- **Source records**
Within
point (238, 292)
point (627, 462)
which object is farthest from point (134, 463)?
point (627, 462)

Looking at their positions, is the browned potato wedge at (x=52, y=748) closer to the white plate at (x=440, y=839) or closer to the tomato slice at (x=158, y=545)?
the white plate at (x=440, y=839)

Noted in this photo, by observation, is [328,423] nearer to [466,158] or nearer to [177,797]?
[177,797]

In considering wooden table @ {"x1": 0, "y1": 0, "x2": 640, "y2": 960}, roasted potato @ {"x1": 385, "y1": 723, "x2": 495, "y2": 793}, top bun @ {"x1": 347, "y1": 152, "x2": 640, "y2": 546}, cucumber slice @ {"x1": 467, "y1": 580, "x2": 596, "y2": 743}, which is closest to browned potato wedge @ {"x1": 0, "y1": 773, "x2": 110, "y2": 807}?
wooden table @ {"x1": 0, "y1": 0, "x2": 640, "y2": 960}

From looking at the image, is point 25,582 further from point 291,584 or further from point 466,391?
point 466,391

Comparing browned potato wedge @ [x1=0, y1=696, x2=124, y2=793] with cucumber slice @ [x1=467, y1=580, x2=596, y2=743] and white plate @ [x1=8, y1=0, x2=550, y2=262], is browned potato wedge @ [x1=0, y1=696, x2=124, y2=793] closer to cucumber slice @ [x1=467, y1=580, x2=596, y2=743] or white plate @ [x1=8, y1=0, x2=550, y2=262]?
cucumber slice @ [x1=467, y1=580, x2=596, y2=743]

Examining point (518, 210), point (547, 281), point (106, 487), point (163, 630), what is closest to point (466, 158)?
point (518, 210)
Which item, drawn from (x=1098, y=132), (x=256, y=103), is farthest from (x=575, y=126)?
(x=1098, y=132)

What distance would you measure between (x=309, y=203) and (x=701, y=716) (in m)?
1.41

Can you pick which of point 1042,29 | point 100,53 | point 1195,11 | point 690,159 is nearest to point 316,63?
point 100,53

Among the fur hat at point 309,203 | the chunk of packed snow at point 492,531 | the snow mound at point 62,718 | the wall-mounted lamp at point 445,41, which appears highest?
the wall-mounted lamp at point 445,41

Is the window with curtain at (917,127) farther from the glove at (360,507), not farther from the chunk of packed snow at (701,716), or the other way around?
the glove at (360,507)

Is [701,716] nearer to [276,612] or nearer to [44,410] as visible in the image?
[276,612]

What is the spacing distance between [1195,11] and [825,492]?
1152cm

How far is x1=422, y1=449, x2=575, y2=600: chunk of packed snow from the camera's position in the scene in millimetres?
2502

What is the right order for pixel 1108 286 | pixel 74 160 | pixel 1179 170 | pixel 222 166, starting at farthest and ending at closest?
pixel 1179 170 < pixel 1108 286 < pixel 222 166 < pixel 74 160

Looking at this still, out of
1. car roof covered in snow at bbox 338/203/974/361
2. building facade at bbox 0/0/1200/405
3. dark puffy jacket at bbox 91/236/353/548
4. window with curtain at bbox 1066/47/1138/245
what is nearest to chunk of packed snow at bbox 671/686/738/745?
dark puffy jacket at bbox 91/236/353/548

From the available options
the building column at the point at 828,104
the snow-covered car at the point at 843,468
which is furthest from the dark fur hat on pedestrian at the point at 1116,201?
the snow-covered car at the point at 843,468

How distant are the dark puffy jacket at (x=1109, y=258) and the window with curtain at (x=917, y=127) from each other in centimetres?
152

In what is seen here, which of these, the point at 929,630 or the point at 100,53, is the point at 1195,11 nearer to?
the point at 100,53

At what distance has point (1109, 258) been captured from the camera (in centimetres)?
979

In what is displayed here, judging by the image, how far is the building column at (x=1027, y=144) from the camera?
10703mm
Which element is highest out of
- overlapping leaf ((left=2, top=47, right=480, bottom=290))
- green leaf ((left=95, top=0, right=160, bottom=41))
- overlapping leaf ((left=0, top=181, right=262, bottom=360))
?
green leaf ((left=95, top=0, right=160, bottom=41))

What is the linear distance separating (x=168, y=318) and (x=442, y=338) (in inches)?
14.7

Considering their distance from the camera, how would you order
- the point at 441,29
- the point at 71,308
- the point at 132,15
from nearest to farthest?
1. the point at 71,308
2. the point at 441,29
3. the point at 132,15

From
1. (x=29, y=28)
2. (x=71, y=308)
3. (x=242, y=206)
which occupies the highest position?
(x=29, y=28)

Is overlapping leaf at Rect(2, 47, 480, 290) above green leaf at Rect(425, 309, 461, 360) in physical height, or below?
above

- **Aim of the exercise**
Convert the listing into a Markdown table with the columns Row and Text, one line per row with its running number, skipping blank lines. Begin at the line that contains "Which element is highest out of" and continue through the last line of the listing.

- **Task output**
| Row | Text |
|---|---|
| 1 | Which element is highest out of |
| 2 | - overlapping leaf ((left=2, top=47, right=480, bottom=290)) |
| 3 | - green leaf ((left=95, top=0, right=160, bottom=41)) |
| 4 | - overlapping leaf ((left=0, top=181, right=262, bottom=360)) |
| 5 | ? |
| 6 | green leaf ((left=95, top=0, right=160, bottom=41)) |
| 7 | What is the linear distance separating (x=168, y=318) and (x=442, y=338) (in inches)? |
| 8 | 14.7 |
| 9 | Considering their distance from the camera, how would you order |
| 10 | - the point at 441,29 |
| 11 | - the point at 71,308 |
| 12 | - the point at 132,15 |
| 13 | from nearest to farthest? |
| 14 | 1. the point at 71,308 |
| 15 | 2. the point at 441,29 |
| 16 | 3. the point at 132,15 |
| 17 | From |
| 18 | 1. (x=29, y=28) |
| 19 | 2. (x=71, y=308) |
| 20 | 3. (x=242, y=206) |
| 21 | which occupies the highest position? |
| 22 | (x=29, y=28) |
| 23 | Is overlapping leaf at Rect(2, 47, 480, 290) above green leaf at Rect(425, 309, 461, 360) in physical height, or below? |
| 24 | above |